A stunning, floor length nightdress made out of 2,000 Walgreens prescription labels for sleeping pills is the latest creation of a Minnesota artist, whose previous works include a life-size wedding dress made from thousands of cancelled postage stamps.
“Dreaming of Sleep” is the title of the new work by Erica Spitzer Rasmussen, an artist from St Paul, Minnesota, who specializes in making handmade paper garments. It uses materials including cotton, tissue paper and scanned prescriptions custom-printed on peel-and-stick wallpaper by Spoonflower.com the custom fabric and wallpaper website.
The inspiration for it came to Rasmussen in, fittingly, a dream but derives before that from her own reliance on sleeping pills.
“I’m an insomniac,” she says. “About three years ago, after a particularly restless night, I finally fell asleep in the early morning hours. When I reached a few fleeting moments of sleep, I dreamt about sleeping peacefully. Shortly thereafter the alarm clock woke me and I wrote ‘dreaming of sleep’ on a pad of paper next to the bed.”
“Sadly, a satisfying night’s sleep for me generally requires medication. Dreaming of Sleep is a self- portrait that illustrates my dependence on those staples of the pharmaceutical industry.”
It took Rasmussen, 47, four months and four eight – foot rolls of custom wallpaper to make the four-foot tall nightgown. It involved her cutting and stitching some 2,000 replicas of sleeping pill prescription labels. “I then integrated a secret note to myself into the hem and completed the work,” she says
Having only recently finished it, she does not plan to exhibit it until her next solo show, which will be in Oregon next year.

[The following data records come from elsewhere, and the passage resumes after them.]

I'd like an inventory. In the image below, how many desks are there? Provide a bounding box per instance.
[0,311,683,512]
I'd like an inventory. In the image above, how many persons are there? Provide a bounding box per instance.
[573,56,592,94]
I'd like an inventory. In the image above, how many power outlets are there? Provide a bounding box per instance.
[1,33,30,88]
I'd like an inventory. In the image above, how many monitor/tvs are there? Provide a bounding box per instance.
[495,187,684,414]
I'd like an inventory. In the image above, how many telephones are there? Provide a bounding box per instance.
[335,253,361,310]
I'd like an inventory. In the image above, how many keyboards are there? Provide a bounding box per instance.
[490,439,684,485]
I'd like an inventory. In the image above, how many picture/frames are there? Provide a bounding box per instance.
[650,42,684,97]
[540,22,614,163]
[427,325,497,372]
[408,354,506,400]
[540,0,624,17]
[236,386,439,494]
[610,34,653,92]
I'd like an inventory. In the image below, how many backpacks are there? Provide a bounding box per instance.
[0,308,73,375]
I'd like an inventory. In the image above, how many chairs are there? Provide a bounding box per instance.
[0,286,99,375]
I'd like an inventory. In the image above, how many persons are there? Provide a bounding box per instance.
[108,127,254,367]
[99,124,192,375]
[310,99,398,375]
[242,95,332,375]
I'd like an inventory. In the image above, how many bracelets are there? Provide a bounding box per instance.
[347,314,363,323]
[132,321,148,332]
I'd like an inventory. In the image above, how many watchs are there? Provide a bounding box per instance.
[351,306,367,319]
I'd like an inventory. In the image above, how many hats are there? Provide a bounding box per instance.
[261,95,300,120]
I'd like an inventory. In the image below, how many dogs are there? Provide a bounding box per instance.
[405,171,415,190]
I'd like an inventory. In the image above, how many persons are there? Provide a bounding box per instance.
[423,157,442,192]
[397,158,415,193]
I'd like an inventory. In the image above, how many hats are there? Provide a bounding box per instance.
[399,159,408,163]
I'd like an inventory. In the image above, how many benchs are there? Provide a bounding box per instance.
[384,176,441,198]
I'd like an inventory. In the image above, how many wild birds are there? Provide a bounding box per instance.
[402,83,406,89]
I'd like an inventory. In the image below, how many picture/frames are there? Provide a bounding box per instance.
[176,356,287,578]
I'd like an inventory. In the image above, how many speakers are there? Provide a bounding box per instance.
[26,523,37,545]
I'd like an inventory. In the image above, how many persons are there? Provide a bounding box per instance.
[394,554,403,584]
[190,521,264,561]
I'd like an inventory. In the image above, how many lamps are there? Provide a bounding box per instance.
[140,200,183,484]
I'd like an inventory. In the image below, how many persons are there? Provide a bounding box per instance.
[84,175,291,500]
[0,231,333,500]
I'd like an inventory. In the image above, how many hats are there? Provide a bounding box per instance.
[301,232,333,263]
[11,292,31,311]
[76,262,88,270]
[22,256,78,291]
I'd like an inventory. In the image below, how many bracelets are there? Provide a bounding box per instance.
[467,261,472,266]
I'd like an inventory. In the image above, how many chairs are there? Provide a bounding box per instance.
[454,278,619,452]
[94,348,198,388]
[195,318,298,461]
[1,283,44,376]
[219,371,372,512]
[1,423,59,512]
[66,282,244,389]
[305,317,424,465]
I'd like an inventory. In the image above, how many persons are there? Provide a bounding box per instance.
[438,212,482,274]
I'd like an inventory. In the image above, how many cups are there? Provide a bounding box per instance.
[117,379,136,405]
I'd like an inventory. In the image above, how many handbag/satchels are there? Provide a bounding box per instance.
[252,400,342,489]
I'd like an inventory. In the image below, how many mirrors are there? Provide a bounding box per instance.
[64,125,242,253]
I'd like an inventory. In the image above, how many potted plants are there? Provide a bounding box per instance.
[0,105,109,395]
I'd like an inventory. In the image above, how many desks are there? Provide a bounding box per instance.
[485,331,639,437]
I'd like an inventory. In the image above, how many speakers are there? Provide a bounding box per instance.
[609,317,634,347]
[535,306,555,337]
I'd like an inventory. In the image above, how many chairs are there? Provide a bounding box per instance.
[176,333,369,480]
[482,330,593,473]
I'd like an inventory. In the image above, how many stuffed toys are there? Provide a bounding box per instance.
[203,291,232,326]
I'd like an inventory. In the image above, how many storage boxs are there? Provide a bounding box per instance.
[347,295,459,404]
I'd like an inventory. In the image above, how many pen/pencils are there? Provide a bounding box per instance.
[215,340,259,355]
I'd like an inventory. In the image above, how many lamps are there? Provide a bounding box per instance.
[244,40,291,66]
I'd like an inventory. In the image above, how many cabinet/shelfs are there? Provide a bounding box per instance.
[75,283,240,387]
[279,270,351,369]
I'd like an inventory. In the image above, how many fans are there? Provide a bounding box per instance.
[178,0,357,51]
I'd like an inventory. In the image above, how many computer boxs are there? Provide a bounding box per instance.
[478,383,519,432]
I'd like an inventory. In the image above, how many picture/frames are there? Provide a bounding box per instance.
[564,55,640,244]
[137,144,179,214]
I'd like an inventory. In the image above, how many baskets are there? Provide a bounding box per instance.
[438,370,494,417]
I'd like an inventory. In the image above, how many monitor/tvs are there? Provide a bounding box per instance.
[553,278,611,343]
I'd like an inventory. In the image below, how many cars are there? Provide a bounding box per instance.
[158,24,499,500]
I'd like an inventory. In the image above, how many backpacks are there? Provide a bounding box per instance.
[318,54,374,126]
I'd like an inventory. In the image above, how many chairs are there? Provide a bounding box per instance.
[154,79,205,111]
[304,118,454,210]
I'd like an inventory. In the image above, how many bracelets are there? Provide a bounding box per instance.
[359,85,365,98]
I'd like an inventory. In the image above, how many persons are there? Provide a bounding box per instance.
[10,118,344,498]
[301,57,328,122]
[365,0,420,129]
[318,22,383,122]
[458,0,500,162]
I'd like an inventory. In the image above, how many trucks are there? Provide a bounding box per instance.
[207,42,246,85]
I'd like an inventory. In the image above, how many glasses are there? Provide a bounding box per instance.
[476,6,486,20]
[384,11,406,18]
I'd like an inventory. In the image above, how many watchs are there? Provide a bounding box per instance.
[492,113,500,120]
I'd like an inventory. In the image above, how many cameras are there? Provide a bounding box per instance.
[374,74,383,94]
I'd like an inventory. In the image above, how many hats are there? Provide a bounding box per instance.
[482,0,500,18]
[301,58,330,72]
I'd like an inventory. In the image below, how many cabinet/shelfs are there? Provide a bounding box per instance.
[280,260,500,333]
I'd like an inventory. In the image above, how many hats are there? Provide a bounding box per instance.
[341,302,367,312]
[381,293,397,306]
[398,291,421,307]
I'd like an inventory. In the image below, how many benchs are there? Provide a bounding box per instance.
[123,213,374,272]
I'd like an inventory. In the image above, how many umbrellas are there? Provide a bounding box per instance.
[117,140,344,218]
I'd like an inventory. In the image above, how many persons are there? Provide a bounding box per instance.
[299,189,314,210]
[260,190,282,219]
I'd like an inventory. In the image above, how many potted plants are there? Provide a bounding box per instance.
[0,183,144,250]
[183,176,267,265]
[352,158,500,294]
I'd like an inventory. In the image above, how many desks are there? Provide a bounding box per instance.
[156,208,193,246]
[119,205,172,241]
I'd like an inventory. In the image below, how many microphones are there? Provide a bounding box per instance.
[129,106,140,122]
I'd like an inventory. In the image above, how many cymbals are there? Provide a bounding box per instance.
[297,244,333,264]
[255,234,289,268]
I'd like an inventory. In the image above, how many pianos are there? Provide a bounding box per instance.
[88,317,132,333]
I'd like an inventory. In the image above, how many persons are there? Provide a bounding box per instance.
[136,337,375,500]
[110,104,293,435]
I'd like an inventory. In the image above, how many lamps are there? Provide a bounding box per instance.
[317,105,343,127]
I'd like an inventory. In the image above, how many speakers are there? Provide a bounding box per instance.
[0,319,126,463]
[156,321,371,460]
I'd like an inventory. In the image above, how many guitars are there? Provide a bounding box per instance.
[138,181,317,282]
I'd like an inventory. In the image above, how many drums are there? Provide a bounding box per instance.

Rasmussen calls the nightdress a “sculptural object,” designed for exhibiting rather than wearing. “Although I made it my size, the structure has no give,” she says. “I can’t wear it without damaging it.”
The nightgown has been through various iterations. “I tried numerous material experiments, all of which failed until Spoonflower introduced their custom designed, on-demand, peel-and-stick wallpaper.
“I simply scanned a page full of sleeping pill labels (which I’d been saving for years), uploaded them to the Spoonflower website, and ordered the first of many rolls of wallpaper printed with them. In a week’s time, life-size medication labels appeared at my doorstep.”
Rasmussen describes herself as “an artist who creates mixed media and handmade paper garments.” She exhibits in galleries and museums internationally.
She has created other unusual garments in the past. The most similar to her latest work was a life- sized wedding dress called Mail Order Bride that she made in 2007 out of thousands of canceled postage stamps, collected from around the world over eight years. It was designed as a comment on the mail-order bride business and its growth in the Internet age.
As well as using handmade paper and now custom wallpaper in her art, Rasmussen is always on the lookout for other unusual new materials. “When I see tomato paste, dog hair, sausage casings, spent tea bags or dried fish skins, I envision a work that may be transitory in nature but rich in surfaces. I derive great joy from transforming everyday materials into something personal, meaningful and beautiful.”